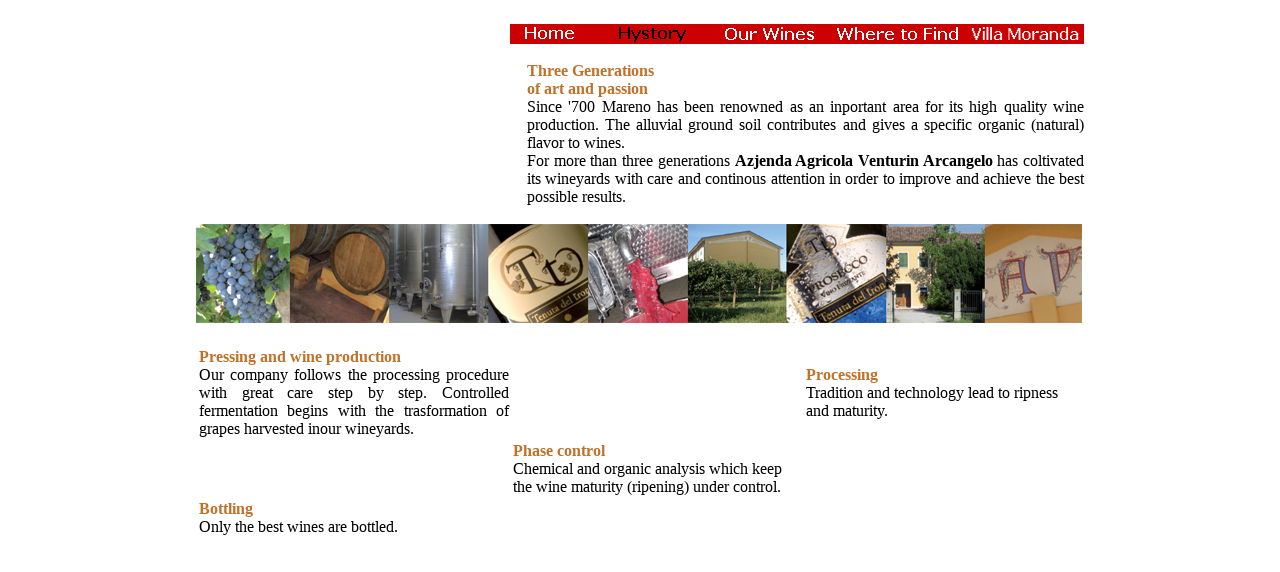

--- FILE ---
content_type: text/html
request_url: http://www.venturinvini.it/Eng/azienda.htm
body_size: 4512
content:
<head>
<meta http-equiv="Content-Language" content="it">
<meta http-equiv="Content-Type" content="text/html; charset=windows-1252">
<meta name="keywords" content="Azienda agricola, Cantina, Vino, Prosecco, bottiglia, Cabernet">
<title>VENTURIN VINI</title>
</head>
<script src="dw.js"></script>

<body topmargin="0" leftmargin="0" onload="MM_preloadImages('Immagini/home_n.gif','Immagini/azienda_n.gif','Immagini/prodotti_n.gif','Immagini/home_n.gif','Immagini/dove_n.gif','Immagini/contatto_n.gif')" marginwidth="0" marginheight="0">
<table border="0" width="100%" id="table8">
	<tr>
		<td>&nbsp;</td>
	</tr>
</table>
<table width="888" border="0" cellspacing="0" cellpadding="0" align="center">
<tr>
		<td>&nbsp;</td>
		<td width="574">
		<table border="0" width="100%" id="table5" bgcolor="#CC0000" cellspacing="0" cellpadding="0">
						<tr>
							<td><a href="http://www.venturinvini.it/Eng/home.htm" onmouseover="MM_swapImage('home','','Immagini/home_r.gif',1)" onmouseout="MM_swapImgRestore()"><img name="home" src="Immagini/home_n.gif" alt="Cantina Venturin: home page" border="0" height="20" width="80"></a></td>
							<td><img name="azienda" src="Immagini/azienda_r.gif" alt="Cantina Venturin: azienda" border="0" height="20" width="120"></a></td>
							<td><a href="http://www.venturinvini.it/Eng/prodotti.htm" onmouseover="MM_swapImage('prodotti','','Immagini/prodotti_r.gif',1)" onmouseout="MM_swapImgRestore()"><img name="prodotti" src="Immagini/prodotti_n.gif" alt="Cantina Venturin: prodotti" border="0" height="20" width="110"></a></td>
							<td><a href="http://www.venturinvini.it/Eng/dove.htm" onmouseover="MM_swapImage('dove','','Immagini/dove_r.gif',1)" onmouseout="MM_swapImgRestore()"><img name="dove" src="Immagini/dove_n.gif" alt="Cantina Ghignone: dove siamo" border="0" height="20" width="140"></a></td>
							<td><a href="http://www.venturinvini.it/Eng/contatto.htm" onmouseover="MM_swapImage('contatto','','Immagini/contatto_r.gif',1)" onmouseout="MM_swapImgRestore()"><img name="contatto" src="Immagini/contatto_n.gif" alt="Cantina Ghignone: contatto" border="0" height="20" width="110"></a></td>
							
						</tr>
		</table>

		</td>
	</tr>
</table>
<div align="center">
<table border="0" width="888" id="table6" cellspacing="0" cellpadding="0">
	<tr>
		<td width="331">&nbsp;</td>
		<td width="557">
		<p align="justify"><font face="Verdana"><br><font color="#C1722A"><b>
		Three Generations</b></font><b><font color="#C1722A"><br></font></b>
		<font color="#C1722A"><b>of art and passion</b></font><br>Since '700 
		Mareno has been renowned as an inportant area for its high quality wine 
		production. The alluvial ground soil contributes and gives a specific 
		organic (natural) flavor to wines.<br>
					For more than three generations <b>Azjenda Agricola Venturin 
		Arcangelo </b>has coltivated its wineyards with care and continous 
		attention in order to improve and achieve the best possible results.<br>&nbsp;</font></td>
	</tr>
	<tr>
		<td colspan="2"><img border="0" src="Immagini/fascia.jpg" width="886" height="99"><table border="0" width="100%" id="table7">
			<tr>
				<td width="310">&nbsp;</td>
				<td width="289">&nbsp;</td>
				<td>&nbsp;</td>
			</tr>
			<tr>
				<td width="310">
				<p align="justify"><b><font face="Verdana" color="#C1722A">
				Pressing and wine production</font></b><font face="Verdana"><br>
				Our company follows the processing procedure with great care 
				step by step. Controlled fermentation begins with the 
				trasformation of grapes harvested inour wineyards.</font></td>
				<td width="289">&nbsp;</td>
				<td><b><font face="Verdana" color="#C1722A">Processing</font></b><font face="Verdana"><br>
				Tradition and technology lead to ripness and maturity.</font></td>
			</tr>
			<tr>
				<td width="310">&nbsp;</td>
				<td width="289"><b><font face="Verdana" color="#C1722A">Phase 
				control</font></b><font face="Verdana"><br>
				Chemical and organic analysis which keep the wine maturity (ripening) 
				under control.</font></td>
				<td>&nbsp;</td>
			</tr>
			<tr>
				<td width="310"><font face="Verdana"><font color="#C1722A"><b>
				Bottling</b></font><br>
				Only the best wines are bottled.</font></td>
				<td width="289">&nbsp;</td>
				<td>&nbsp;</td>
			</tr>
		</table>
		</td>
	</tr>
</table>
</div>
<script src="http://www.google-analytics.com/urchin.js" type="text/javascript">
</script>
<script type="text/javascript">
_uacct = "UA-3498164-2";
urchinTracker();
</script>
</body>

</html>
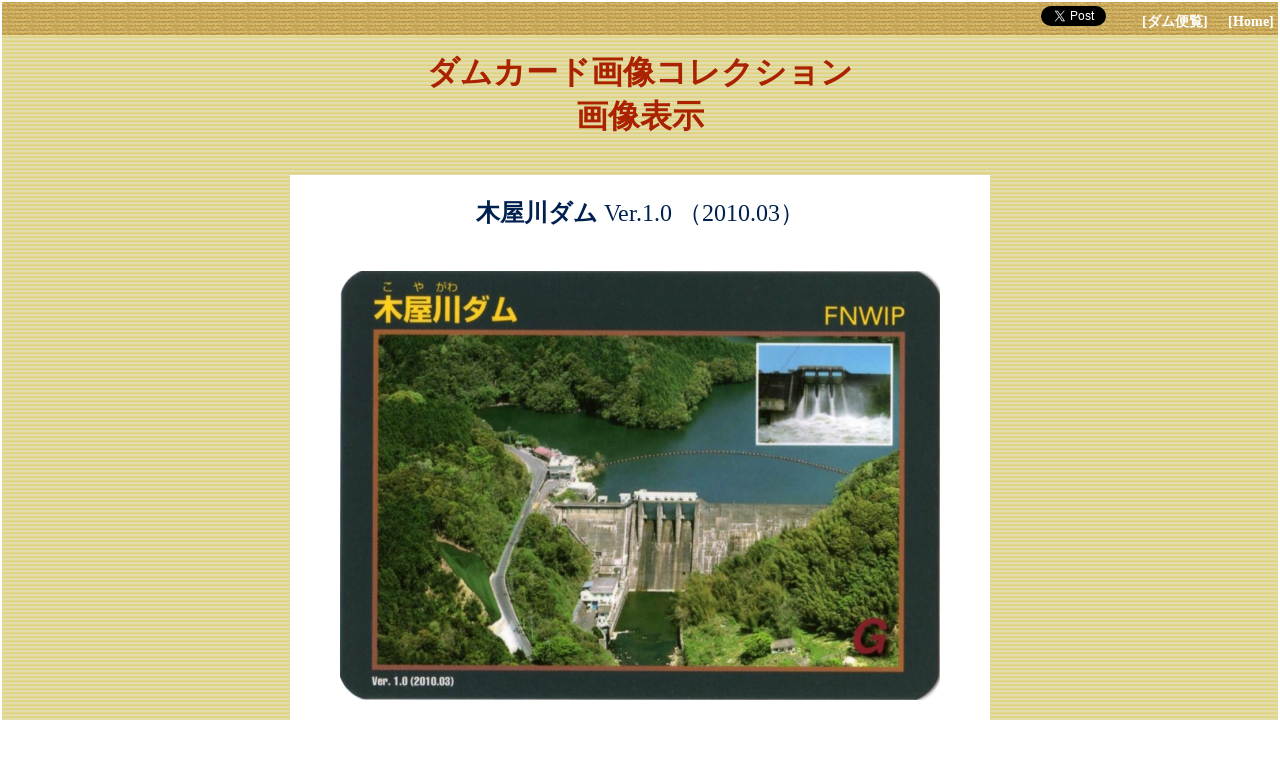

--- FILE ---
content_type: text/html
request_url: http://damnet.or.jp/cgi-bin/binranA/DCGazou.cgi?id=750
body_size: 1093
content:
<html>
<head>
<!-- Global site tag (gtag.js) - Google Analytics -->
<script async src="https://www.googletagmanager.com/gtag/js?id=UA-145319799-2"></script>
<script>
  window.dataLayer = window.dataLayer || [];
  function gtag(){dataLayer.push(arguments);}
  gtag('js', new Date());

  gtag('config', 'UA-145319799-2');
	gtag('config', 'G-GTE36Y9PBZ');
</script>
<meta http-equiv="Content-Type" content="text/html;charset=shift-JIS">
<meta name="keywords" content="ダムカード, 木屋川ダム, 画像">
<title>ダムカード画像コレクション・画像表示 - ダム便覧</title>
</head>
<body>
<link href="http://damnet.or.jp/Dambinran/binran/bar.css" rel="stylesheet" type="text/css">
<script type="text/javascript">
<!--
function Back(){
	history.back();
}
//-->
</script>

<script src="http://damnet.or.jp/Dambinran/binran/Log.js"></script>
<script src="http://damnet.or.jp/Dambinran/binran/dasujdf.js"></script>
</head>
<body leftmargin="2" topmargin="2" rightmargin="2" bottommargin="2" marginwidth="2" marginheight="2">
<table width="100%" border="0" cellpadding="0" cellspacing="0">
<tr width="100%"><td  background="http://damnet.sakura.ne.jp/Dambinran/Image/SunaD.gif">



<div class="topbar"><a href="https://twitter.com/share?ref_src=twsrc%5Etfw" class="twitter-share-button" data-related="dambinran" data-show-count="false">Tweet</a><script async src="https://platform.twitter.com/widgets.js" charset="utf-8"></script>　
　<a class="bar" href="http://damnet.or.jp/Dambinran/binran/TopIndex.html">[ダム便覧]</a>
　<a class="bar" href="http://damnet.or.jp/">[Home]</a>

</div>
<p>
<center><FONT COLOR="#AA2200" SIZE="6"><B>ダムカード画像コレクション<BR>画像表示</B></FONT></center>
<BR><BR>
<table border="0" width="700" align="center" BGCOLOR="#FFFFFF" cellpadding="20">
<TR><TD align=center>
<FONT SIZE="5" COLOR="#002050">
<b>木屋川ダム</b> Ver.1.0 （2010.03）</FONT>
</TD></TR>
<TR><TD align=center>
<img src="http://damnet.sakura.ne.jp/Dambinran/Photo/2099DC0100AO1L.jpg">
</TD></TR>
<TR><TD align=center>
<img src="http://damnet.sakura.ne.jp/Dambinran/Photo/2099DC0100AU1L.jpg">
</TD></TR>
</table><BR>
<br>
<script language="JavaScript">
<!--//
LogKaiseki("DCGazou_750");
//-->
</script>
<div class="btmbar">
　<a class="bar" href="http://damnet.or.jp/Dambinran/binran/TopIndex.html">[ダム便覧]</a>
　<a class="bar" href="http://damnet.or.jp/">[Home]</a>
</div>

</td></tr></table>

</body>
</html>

» **To do**
The entries are to be printed exactly as written; the pictures are to be left out.

» **Exercise result**
--- FILE ---
content_type: text/html
request_url: http://www.venturinvini.it/Eng/azienda.htm
body_size: 4512
content:
<head>
<meta http-equiv="Content-Language" content="it">
<meta http-equiv="Content-Type" content="text/html; charset=windows-1252">
<meta name="keywords" content="Azienda agricola, Cantina, Vino, Prosecco, bottiglia, Cabernet">
<title>VENTURIN VINI</title>
</head>
<script src="dw.js"></script>

<body topmargin="0" leftmargin="0" onload="MM_preloadImages('Immagini/home_n.gif','Immagini/azienda_n.gif','Immagini/prodotti_n.gif','Immagini/home_n.gif','Immagini/dove_n.gif','Immagini/contatto_n.gif')" marginwidth="0" marginheight="0">
<table border="0" width="100%" id="table8">
	<tr>
		<td>&nbsp;</td>
	</tr>
</table>
<table width="888" border="0" cellspacing="0" cellpadding="0" align="center">
<tr>
		<td>&nbsp;</td>
		<td width="574">
		<table border="0" width="100%" id="table5" bgcolor="#CC0000" cellspacing="0" cellpadding="0">
						<tr>
							<td><a href="http://www.venturinvini.it/Eng/home.htm" onmouseover="MM_swapImage('home','','Immagini/home_r.gif',1)" onmouseout="MM_swapImgRestore()"><img name="home" src="Immagini/home_n.gif" alt="Cantina Venturin: home page" border="0" height="20" width="80"></a></td>
							<td><img name="azienda" src="Immagini/azienda_r.gif" alt="Cantina Venturin: azienda" border="0" height="20" width="120"></a></td>
							<td><a href="http://www.venturinvini.it/Eng/prodotti.htm" onmouseover="MM_swapImage('prodotti','','Immagini/prodotti_r.gif',1)" onmouseout="MM_swapImgRestore()"><img name="prodotti" src="Immagini/prodotti_n.gif" alt="Cantina Venturin: prodotti" border="0" height="20" width="110"></a></td>
							<td><a href="http://www.venturinvini.it/Eng/dove.htm" onmouseover="MM_swapImage('dove','','Immagini/dove_r.gif',1)" onmouseout="MM_swapImgRestore()"><img name="dove" src="Immagini/dove_n.gif" alt="Cantina Ghignone: dove siamo" border="0" height="20" width="140"></a></td>
							<td><a href="http://www.venturinvini.it/Eng/contatto.htm" onmouseover="MM_swapImage('contatto','','Immagini/contatto_r.gif',1)" onmouseout="MM_swapImgRestore()"><img name="contatto" src="Immagini/contatto_n.gif" alt="Cantina Ghignone: contatto" border="0" height="20" width="110"></a></td>
							
						</tr>
		</table>

		</td>
	</tr>
</table>
<div align="center">
<table border="0" width="888" id="table6" cellspacing="0" cellpadding="0">
	<tr>
		<td width="331">&nbsp;</td>
		<td width="557">
		<p align="justify"><font face="Verdana"><br><font color="#C1722A"><b>
		Three Generations</b></font><b><font color="#C1722A"><br></font></b>
		<font color="#C1722A"><b>of art and passion</b></font><br>Since '700 
		Mareno has been renowned as an inportant area for its high quality wine 
		production. The alluvial ground soil contributes and gives a specific 
		organic (natural) flavor to wines.<br>
					For more than three generations <b>Azjenda Agricola Venturin 
		Arcangelo </b>has coltivated its wineyards with care and continous 
		attention in order to improve and achieve the best possible results.<br>&nbsp;</font></td>
	</tr>
	<tr>
		<td colspan="2"><img border="0" src="Immagini/fascia.jpg" width="886" height="99"><table border="0" width="100%" id="table7">
			<tr>
				<td width="310">&nbsp;</td>
				<td width="289">&nbsp;</td>
				<td>&nbsp;</td>
			</tr>
			<tr>
				<td width="310">
				<p align="justify"><b><font face="Verdana" color="#C1722A">
				Pressing and wine production</font></b><font face="Verdana"><br>
				Our company follows the processing procedure with great care 
				step by step. Controlled fermentation begins with the 
				trasformation of grapes harvested inour wineyards.</font></td>
				<td width="289">&nbsp;</td>
				<td><b><font face="Verdana" color="#C1722A">Processing</font></b><font face="Verdana"><br>
				Tradition and technology lead to ripness and maturity.</font></td>
			</tr>
			<tr>
				<td width="310">&nbsp;</td>
				<td width="289"><b><font face="Verdana" color="#C1722A">Phase 
				control</font></b><font face="Verdana"><br>
				Chemical and organic analysis which keep the wine maturity (ripening) 
				under control.</font></td>
				<td>&nbsp;</td>
			</tr>
			<tr>
				<td width="310"><font face="Verdana"><font color="#C1722A"><b>
				Bottling</b></font><br>
				Only the best wines are bottled.</font></td>
				<td width="289">&nbsp;</td>
				<td>&nbsp;</td>
			</tr>
		</table>
		</td>
	</tr>
</table>
</div>
<script src="http://www.google-analytics.com/urchin.js" type="text/javascript">
</script>
<script type="text/javascript">
_uacct = "UA-3498164-2";
urchinTracker();
</script>
</body>

</html>

--- FILE ---
content_type: text/html
request_url: http://damnet.or.jp/cgi-bin/binranA/DCGazou.cgi?id=750
body_size: 1093
content:
<html>
<head>
<!-- Global site tag (gtag.js) - Google Analytics -->
<script async src="https://www.googletagmanager.com/gtag/js?id=UA-145319799-2"></script>
<script>
  window.dataLayer = window.dataLayer || [];
  function gtag(){dataLayer.push(arguments);}
  gtag('js', new Date());

  gtag('config', 'UA-145319799-2');
	gtag('config', 'G-GTE36Y9PBZ');
</script>
<meta http-equiv="Content-Type" content="text/html;charset=shift-JIS">
<meta name="keywords" content="ダムカード, 木屋川ダム, 画像">
<title>ダムカード画像コレクション・画像表示 - ダム便覧</title>
</head>
<body>
<link href="http://damnet.or.jp/Dambinran/binran/bar.css" rel="stylesheet" type="text/css">
<script type="text/javascript">
<!--
function Back(){
	history.back();
}
//-->
</script>

<script src="http://damnet.or.jp/Dambinran/binran/Log.js"></script>
<script src="http://damnet.or.jp/Dambinran/binran/dasujdf.js"></script>
</head>
<body leftmargin="2" topmargin="2" rightmargin="2" bottommargin="2" marginwidth="2" marginheight="2">
<table width="100%" border="0" cellpadding="0" cellspacing="0">
<tr width="100%"><td  background="http://damnet.sakura.ne.jp/Dambinran/Image/SunaD.gif">



<div class="topbar"><a href="https://twitter.com/share?ref_src=twsrc%5Etfw" class="twitter-share-button" data-related="dambinran" data-show-count="false">Tweet</a><script async src="https://platform.twitter.com/widgets.js" charset="utf-8"></script>　
　<a class="bar" href="http://damnet.or.jp/Dambinran/binran/TopIndex.html">[ダム便覧]</a>
　<a class="bar" href="http://damnet.or.jp/">[Home]</a>

</div>
<p>
<center><FONT COLOR="#AA2200" SIZE="6"><B>ダムカード画像コレクション<BR>画像表示</B></FONT></center>
<BR><BR>
<table border="0" width="700" align="center" BGCOLOR="#FFFFFF" cellpadding="20">
<TR><TD align=center>
<FONT SIZE="5" COLOR="#002050">
<b>木屋川ダム</b> Ver.1.0 （2010.03）</FONT>
</TD></TR>
<TR><TD align=center>
<img src="http://damnet.sakura.ne.jp/Dambinran/Photo/2099DC0100AO1L.jpg">
</TD></TR>
<TR><TD align=center>
<img src="http://damnet.sakura.ne.jp/Dambinran/Photo/2099DC0100AU1L.jpg">
</TD></TR>
</table><BR>
<br>
<script language="JavaScript">
<!--//
LogKaiseki("DCGazou_750");
//-->
</script>
<div class="btmbar">
　<a class="bar" href="http://damnet.or.jp/Dambinran/binran/TopIndex.html">[ダム便覧]</a>
　<a class="bar" href="http://damnet.or.jp/">[Home]</a>
</div>

</td></tr></table>

</body>
</html>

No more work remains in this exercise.